In ogni caso, è evaporato un cento miliardi di euro di pretesa «ricchezza» finanziaria. Non tanto bello per il sistema bancario europeo già a corto di capitale, dove le banche non si fidano a farsi l’un l’altra  prestiti della durata di per 24 ore. Il Draghi Ter diventa più vicino. Secondo alcuni blogger, sarà anzi un dono perpetuo, un’infusione continua che non si può interrompere, senza che il malato tiri le cuoia. Draghi ha già mostrato di essere capace di «qualunque cosa», pur di tenere in vita il Dracula bancario.
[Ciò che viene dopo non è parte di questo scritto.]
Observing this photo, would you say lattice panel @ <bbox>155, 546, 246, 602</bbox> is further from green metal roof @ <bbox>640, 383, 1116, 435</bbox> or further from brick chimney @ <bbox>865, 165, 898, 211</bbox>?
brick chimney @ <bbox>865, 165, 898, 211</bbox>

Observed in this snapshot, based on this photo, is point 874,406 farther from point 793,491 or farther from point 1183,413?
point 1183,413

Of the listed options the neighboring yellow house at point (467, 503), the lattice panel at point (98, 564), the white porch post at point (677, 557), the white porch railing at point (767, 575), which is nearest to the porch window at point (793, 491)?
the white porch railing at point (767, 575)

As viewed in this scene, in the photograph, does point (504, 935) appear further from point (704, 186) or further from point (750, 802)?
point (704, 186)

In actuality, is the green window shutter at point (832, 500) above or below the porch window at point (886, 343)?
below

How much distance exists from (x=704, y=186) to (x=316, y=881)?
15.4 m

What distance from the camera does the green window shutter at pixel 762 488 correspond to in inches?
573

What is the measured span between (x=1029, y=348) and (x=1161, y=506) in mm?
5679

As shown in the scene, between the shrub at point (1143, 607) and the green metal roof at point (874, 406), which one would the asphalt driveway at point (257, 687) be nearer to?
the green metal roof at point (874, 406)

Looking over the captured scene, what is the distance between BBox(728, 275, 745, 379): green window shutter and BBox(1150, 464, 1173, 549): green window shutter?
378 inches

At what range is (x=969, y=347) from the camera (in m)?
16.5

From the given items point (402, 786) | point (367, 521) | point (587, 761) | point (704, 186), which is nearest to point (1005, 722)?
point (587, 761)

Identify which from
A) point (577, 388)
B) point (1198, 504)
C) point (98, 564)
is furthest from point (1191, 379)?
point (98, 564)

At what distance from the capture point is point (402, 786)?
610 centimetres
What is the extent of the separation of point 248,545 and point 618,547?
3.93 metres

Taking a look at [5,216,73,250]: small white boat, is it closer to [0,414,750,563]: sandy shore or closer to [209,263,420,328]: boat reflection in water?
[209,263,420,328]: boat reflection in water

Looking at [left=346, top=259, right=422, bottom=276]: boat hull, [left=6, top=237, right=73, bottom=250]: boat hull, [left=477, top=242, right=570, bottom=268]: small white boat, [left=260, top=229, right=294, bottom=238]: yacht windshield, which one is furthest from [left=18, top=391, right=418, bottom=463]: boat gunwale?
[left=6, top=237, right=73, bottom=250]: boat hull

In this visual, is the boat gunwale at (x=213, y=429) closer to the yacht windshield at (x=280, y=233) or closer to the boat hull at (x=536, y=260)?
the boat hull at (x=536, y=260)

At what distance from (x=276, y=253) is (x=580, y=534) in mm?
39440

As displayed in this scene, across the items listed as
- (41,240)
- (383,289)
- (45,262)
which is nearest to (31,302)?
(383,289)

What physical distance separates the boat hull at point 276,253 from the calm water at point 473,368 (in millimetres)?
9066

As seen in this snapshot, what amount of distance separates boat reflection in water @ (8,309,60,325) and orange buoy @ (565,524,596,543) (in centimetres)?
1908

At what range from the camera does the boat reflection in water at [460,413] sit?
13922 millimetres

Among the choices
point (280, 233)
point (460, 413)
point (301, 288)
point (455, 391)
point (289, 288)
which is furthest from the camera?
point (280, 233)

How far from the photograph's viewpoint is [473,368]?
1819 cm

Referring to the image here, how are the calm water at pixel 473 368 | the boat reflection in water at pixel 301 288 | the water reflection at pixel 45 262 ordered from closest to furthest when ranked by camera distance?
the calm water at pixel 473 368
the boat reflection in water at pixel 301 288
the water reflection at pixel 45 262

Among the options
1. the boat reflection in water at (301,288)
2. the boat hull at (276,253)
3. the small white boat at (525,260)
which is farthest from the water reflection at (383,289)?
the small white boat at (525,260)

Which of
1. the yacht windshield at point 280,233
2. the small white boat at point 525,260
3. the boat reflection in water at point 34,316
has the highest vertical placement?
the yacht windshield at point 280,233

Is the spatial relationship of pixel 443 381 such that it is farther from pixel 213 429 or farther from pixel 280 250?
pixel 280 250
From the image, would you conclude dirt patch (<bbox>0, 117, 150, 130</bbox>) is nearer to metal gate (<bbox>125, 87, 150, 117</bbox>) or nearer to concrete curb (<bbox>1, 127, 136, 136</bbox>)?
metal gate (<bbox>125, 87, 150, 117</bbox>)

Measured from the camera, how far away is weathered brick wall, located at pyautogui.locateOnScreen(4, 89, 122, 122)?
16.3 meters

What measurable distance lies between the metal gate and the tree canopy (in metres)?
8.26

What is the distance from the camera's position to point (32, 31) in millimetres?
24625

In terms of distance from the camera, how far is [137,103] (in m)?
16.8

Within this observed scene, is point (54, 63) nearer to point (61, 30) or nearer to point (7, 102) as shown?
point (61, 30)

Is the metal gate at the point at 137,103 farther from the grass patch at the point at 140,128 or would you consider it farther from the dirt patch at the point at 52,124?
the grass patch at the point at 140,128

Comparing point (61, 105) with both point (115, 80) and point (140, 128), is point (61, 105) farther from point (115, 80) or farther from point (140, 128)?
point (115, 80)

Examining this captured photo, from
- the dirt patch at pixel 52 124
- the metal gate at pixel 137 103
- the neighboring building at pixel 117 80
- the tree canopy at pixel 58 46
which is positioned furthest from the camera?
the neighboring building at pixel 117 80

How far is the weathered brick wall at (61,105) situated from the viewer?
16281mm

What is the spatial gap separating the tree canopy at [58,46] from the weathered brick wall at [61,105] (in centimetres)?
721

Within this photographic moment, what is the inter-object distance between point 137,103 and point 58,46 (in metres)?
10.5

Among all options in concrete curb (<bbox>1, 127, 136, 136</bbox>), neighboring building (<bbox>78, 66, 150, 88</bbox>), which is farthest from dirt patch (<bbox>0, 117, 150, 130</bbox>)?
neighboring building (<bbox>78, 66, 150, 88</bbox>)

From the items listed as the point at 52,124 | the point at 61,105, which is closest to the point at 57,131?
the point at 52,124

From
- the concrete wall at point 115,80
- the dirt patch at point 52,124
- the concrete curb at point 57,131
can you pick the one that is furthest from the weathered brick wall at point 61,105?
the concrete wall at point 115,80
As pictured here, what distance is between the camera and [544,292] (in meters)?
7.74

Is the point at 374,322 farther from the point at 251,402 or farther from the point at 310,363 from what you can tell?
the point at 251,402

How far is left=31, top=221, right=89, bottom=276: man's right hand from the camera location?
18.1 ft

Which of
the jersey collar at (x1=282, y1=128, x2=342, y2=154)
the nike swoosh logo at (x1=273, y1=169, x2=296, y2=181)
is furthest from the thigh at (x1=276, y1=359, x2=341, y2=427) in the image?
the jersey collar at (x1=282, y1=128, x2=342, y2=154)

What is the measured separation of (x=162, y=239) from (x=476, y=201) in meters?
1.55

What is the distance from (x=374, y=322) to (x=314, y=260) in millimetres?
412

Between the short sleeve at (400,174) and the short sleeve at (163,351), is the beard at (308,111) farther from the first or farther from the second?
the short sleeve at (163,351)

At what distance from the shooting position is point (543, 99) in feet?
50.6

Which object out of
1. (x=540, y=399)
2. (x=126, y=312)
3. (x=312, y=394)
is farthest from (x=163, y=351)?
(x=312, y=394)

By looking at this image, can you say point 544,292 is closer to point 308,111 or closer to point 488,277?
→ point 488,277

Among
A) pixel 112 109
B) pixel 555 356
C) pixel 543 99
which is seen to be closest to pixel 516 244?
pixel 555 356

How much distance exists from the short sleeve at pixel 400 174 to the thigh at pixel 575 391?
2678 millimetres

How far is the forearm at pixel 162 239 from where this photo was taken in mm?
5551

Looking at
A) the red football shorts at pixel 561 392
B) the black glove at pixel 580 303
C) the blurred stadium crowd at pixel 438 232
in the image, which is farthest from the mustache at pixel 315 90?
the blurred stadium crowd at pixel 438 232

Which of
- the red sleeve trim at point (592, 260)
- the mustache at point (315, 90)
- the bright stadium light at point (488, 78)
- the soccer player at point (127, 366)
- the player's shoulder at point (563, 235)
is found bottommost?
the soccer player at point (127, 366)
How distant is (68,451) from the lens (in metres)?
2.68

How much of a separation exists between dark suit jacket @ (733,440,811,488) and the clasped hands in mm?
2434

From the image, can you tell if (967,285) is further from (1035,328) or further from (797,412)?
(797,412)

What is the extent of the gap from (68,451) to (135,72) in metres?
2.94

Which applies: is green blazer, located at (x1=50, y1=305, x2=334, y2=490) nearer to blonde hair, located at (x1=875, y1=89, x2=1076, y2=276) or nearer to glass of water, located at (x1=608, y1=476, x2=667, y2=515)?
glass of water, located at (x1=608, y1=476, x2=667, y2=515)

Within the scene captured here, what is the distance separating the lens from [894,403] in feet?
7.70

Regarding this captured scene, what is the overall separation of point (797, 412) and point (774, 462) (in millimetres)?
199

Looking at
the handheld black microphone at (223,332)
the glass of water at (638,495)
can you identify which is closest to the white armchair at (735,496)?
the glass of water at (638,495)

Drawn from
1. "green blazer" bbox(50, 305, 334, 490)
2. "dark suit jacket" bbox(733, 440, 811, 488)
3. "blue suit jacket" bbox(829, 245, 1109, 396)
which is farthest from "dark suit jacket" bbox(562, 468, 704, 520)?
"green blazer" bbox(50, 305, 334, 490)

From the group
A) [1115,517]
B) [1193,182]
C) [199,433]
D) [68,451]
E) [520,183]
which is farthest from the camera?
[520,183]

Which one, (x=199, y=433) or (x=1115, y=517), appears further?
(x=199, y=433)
Con trasfusioni di sangue dei cittadini, o ex-cittadini oggi sudditi.

La speranza è che il fallimento ellenico e la trasfusione di Draghi, abbiano comunque creato un muro tagliafuoco per i prossimi tre anni contro l’incendio pan-europeo. Lorsignori hanno messo in conto il default del Portogallo verso fine anno, facendogli fare la fine della Grecia; botta che il sistema-Dracula potrà reggere. Si spera che la trasfusione gratuita di Draghi alle banche (il gergo, LTRO) abbia fornito abbastanza liquidità da abbassare i tassi di Spagna e Italia, in modo che questi due meditarrenei felici possano adempiere ai loro obblighi verso i creditori. Quando il LTRO espirerà nel 2015, lorsignori fanno finta di credere che noialtri mediterranei saremo in grado di servire il debito con meno affanno, grazie ad una «crescita organica» delle nostre economie che – a forza di tagli e di tasse, di credit crunch, di licenziamenti in massa e chiusure di aziende – sicuramente si creerà per un miracolo inaudito.

La salvezza dei sudditi potrebbe venire dal voto, che avverrà in vari Paesi nel 2013, e potrebbe essere un «no» tondo a tutto questo massacro di carne umana.

Per scongiurare questo rischio, la Germania già avanzato la richiesta di una «nuova costituzione europea», con «più severo controllo» degli organi non-eletti «sulle spese pubbliche» dei Paesi che non riescono ad essere tedeschi. Allora non si voterà più. Ai remi, schiavi.